Radware notes dramatic increase in blocking DDoS attacks in 2021
Radware’s third quarter DDoS and Applications report noted a massive increase in the number of blocked DDoS attacks, particularly against the communications, healthcare and tech industries.
Radware’s Threat Intelligence Director Pascal Geenens says in the first nine months of 2021 there have been more blocked attacks than there were in all of 2020.
Geenens explains: “During the third quarter, DDoS records for large-scale volumetric attacks were broken on three continents. At the same time, the phantom floods or micro-attacks that typically fly under the radar have increased. The reality is that organizations need more granular detection. and layered defenses to protect against more stealthy and complex DDoS attacks. “
The report notes that Radware’s DDoS mitigation system blocked 75% more attacks in 2021, however, DDoS attacks fell slightly below previous quarters this year.
The sectors most attacked in the third quarter were technology (on average 2,638 attacks per company), healthcare (1,785 attacks per company), communications (1,525 attacks per company) and finance (1,337 attacks per company) .

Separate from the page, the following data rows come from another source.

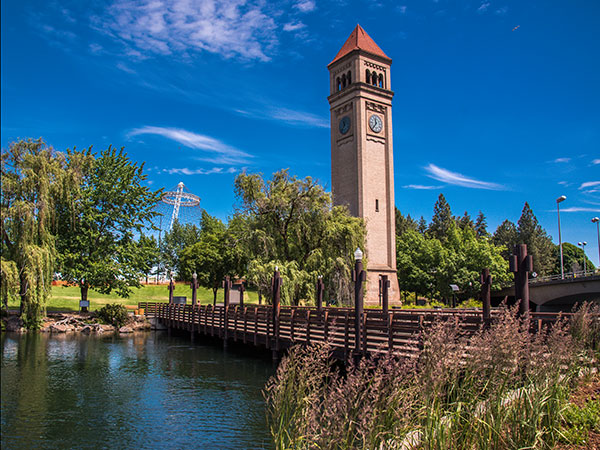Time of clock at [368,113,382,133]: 11:36
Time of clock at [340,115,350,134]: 11:35
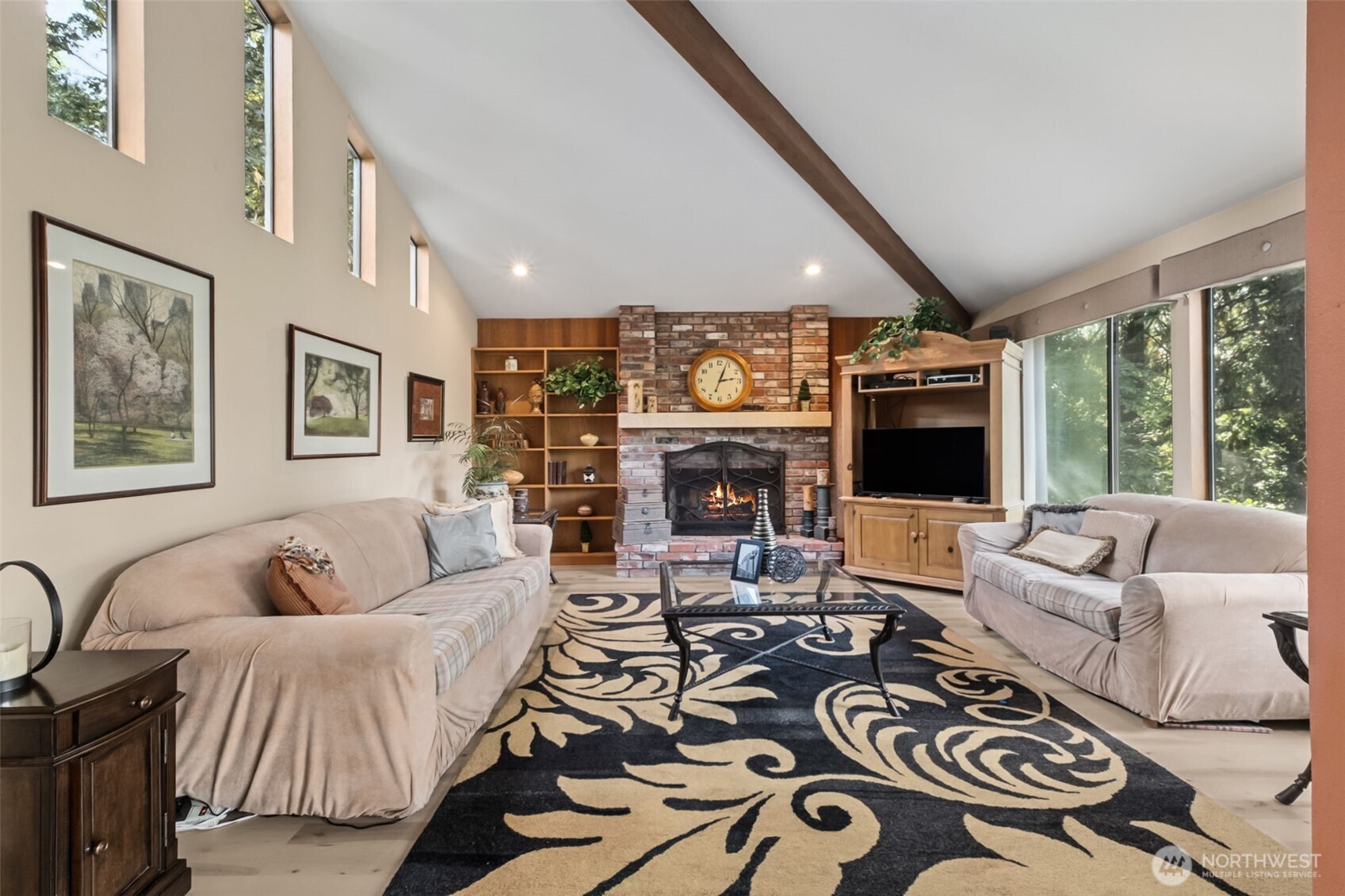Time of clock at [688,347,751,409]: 3:03
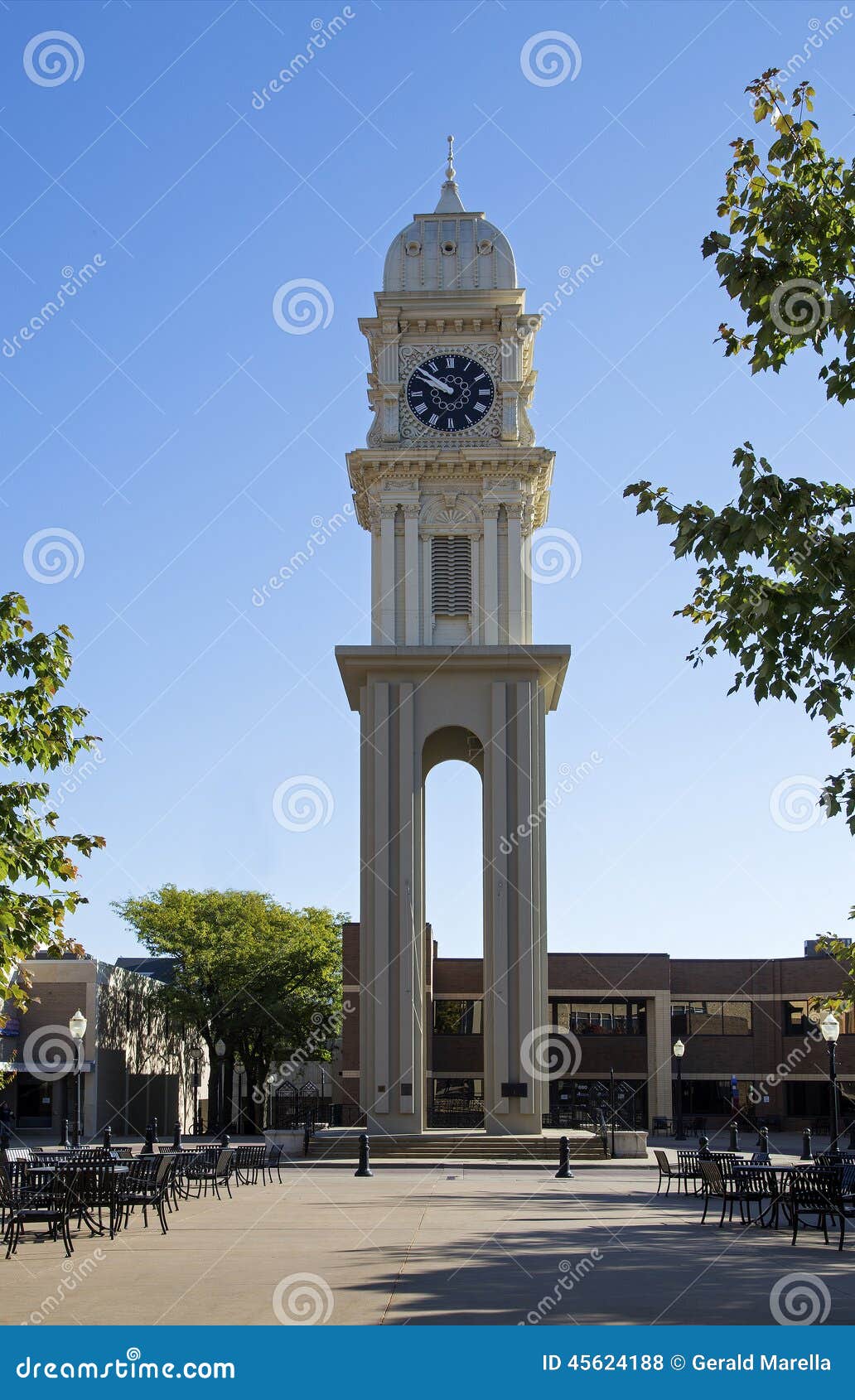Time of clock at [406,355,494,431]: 9:51
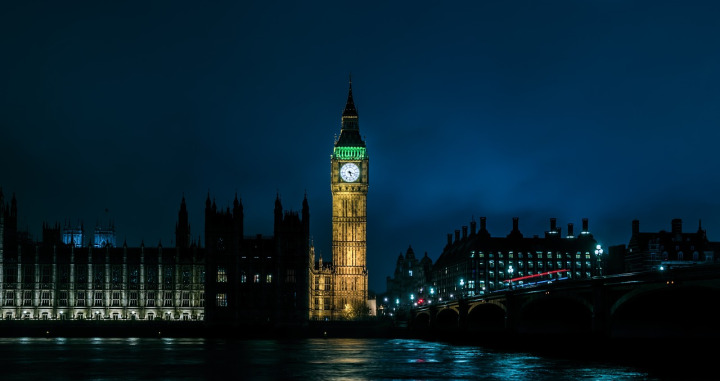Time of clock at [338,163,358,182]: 5:17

The report also analyzes the number of blocked web security events, including 2.1 million per company per quarter. According to Radware, this represents an average of 700,000 blocked events each month for a single company.

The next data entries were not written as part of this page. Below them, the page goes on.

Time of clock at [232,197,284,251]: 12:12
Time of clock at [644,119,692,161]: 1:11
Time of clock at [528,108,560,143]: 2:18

Radware also states that these attacks include predictable resource location attacks, SQL injection, code injection, and cross-site scripting. These results are aligned with similar results in the OWASP Foundation’s Top 10 2021 list.
“Network analysis and attack activity has been marked by opportunistic and haphazard analysis which forms a large part of the vulnerability and exploitation threat landscape,” notes Geenens.

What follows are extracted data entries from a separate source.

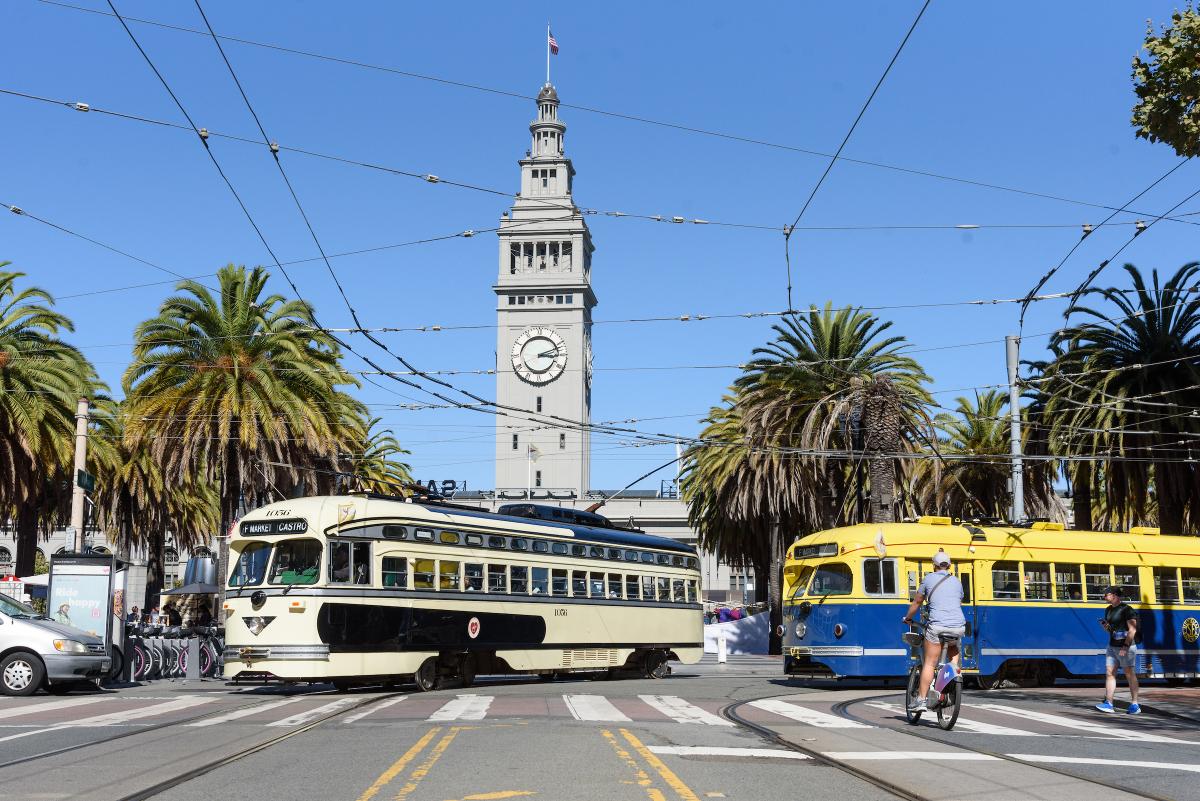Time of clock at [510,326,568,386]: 3:11
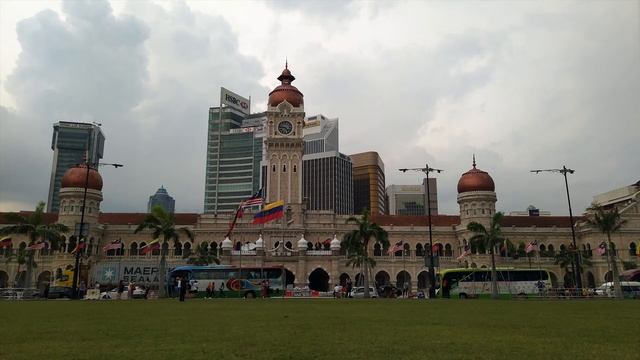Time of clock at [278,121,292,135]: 4:46
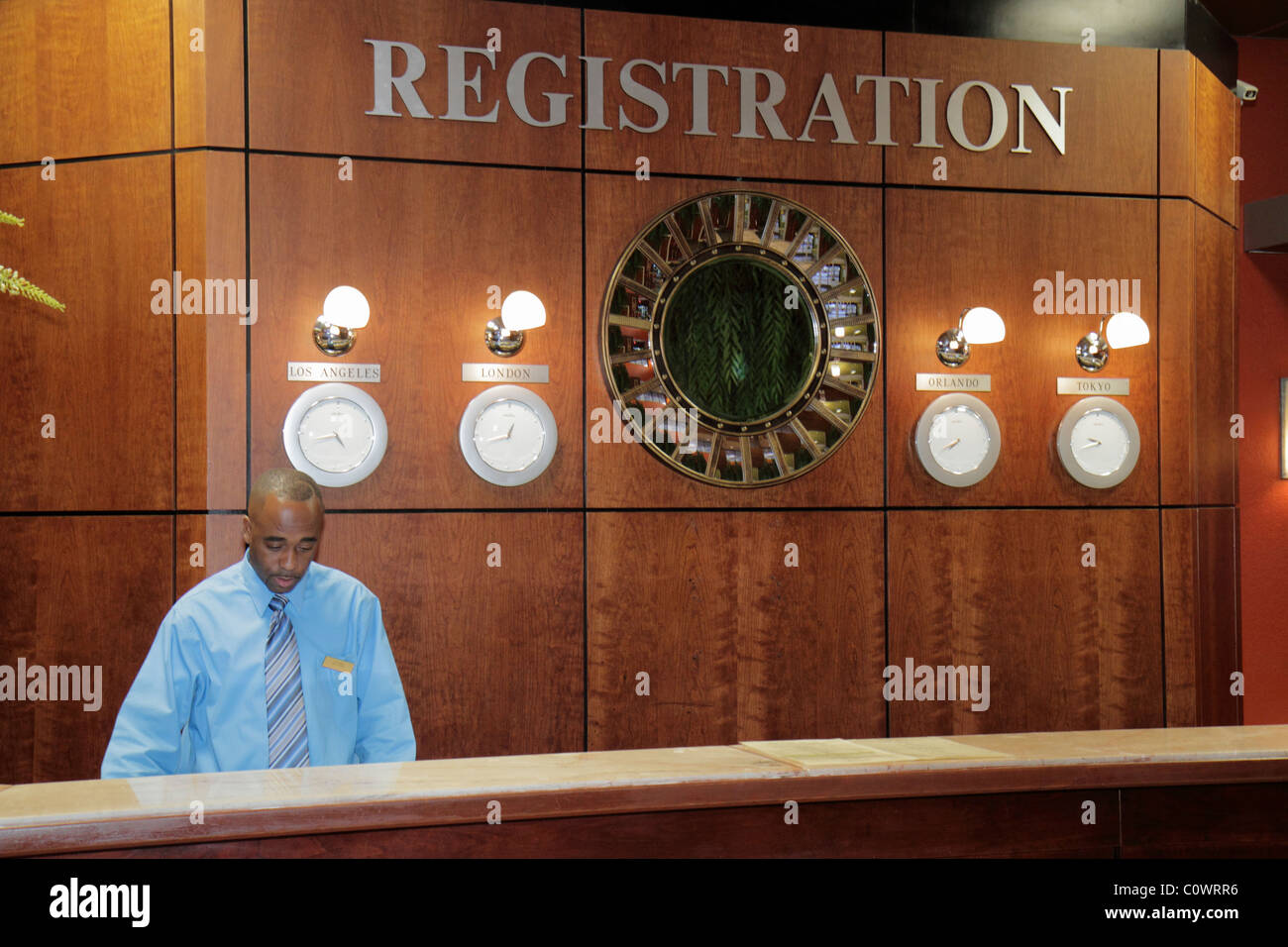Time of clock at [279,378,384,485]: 4:42
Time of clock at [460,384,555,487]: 12:42
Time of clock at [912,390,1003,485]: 7:40
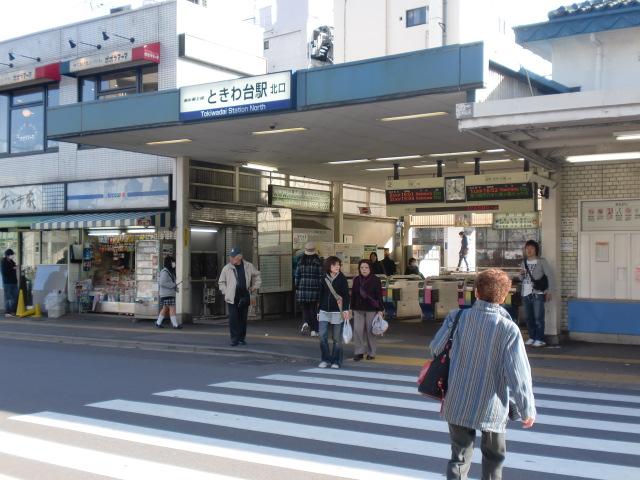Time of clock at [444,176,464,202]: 4:00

“Malicious actors continually exploit old and recently disclosed vulnerabilities, such as remote command execution and command injection exploits, which are easy to integrate into existing malware and operating tools. Along with the evolution of cloud resources and services, there is no longer a hiding place on the Internet. Every corner of the internet is listed in convenient IoT search engines. “
Web security events primarily targeted banking and finance, which accounted for almost 23% of blocked web security events, followed by government (16%), tech (15%), and retail and wholesale ( 12%).
Results at a glance:
- In the first ninth months of 2021, 75% more DDoS events were blocked compared to the same period in 2020
- The banking / financial sector received the most application layer attacks in Q3 2021
- Hadoop was the most exploited service in Q3 and topped the rankings for analytics and unsolicited attacks
- Default Account Takeover and Account Abuse still accounts for the bulk of Q3 activity with SSH, VNC, and RDP topping the most scanned and exploited TCP port charts.
- Lower numbers of DDoS attacks and attack volumes may indicate a shift in tactics from volumetric flooding to application-level attacks.